Pour expliquer cette baisse d’activité dans le nettoyage, les chercheurs avancent deux hypothèses: premièrement un déplacement d’activités localisées à Genève vers le canton de Vaud. Ensuite, une plus forte hausse du télétravail dans le canton de Genève entre 2020 et 2022. Elle aurait réduit la demande de service de nettoyage et donc l’emploi.
Progression dans la restauration
A contrario, le secteur genevois de l’hébergement et restauration a connu une progression en emplois plus importante que le canton de Vaud. Le salaire minimum n’a pas eu un impact global significatif sur le nombre d’emplois. En revanche, il a eu tendance à réduire le taux d’activité moyen.
Ce mécanisme a freiné la création d’emplois occupés par des hommes, mais n’a eu aucun effet sur la dynamique des emplois occupés par des femmes. Dans le secteur des activités du nettoyage, aucune différence n’a en revanche été constatée entre les genres, relève le rapport.
«L'impact du salaire minimum sur l'emploi est très faible»
Pour le président de la Communauté genevoise d'action syndicale (CGAS) Davide de Filippo, ces résultats ne constituent pas une surprise. «L'impact du salaire minimum sur l'emploi est très faible. Et travailler moins pour un salaire équivalent n'est en soi pas un problème.»
Concernant le nettoyage, les entreprises qui achètent ces services tendent à réduire leurs frais pour avoir de moins de charges.
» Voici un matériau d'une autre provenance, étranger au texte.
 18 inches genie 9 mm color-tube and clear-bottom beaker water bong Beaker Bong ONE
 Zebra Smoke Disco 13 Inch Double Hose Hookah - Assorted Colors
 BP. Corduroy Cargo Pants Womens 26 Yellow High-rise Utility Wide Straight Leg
Et le télétravail a sans doute eu un effet plus important qu'ailleurs, en raison de la Genève internationale, où sa durée a été plus longue qu'ailleurs.
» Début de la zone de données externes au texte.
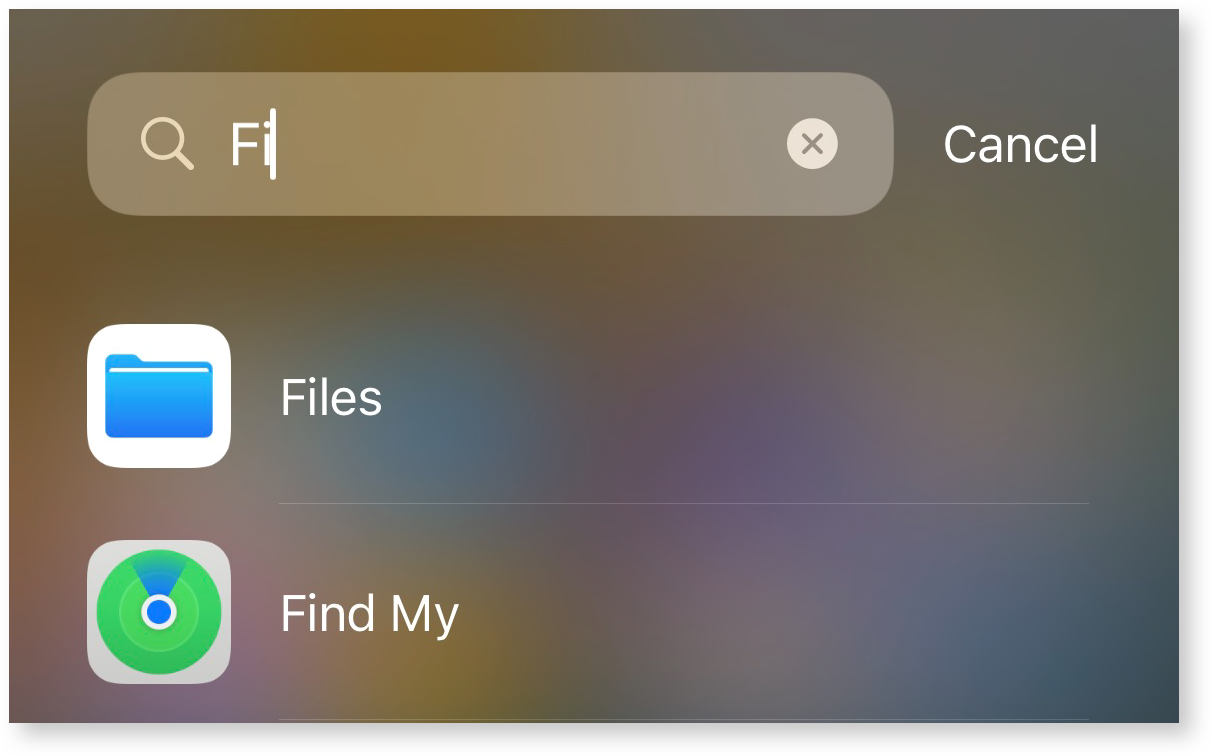 Typing Files in the serch bar with the Files app displayed among the search results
Pour Pierre-Alain L'Hôte, président de l'Union des associations patronales genevoises (UAPG), ces secteurs semblent se plaindre davantage que par le passé d'une recrudescence du travail au noir, alors que le salaire minimum indexé automatiquement se situe à 24,48 francs. «Nous serons attentifs à ces éventuels effets pervers», a-t-il souligné.
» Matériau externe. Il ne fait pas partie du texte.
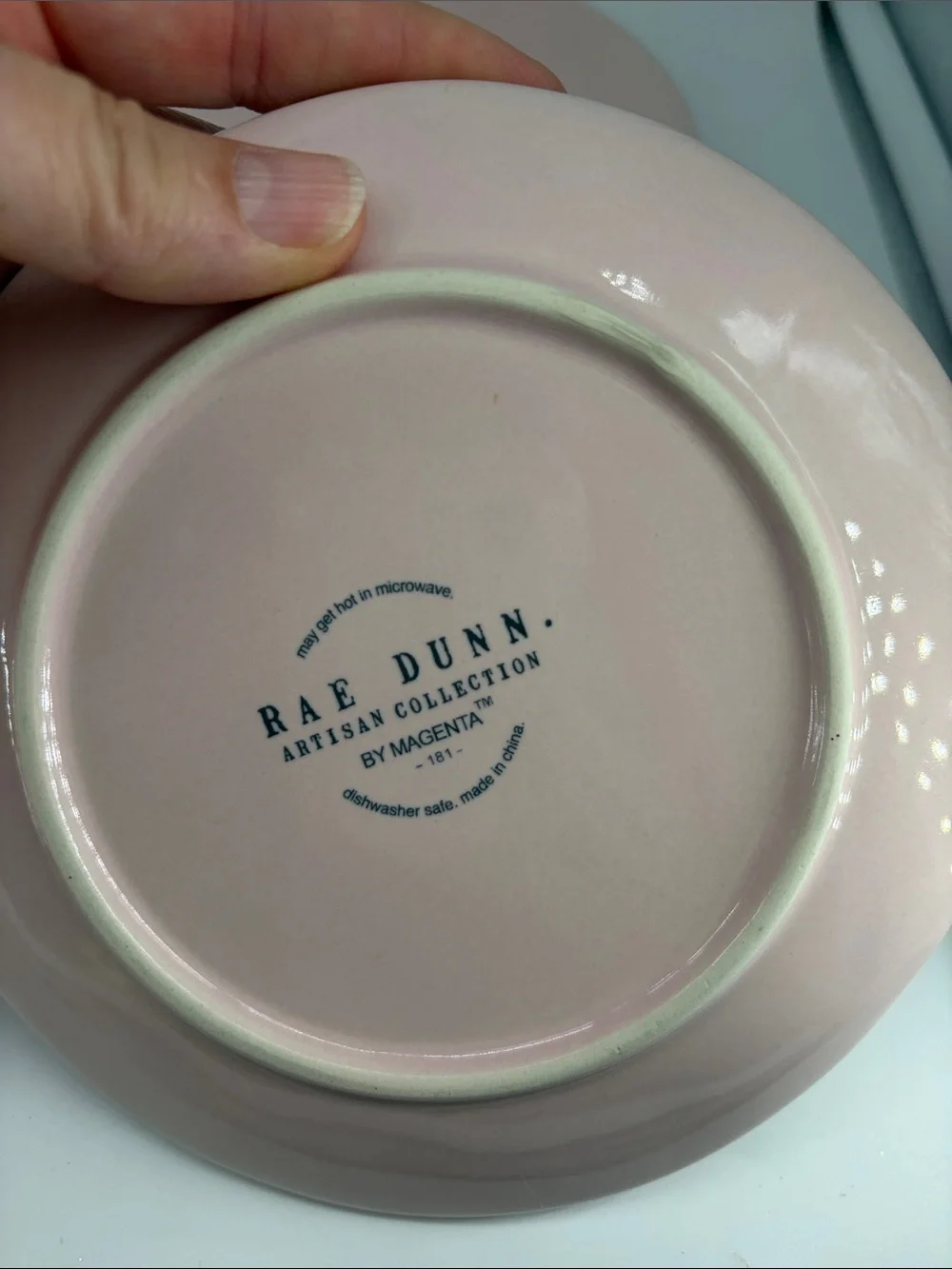 Rae Dunn Pink 'Cherry On Top' Dessert Plates - Red Cherry Design 6”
Attaque contre le fédéralisme
Pour rappel, les deux premiers rapports – publiés en 2023 et 2024 – traitaient des conséquences du nouveau mécanisme sur le chômage, a déclaré la cheffe du Département de l’économie et de l’emploi Delphine Bachmann. Ces études avaient relevé que les femmes en ont bénéficié, au contraire des jeunes sans formation. Le quatrième sera publié à la rentrée et portera sur les salaires.
Interrogée sur l'acceptation mardi par le Conseil national d'une modification légale visant à donner la primauté aux CCT sur les salaires minimaux cantonaux, Delphine Bachmann a rappelé que «cette révision était contraire au fédéralisme et au vote démocratique des Genevoises et Genevois. Si elle est acceptée, cette loi créera une immense incertitude». Un référendum sera probablement lancé, la décision attaquée en justice, a t-elle relevé. Le Conseil des Etats doit encore se prononcer.
Pour mémoire, quatre autres cantons ont déjà introduit le salaire minimum: Neuchâtel, le Jura, Bâle-Ville et le Tessin. Deux initiatives vaudoises demandant un plancher horaire à 23 francs ont abouti. Une initiative a en outre été déposée dans le canton de Fribourg.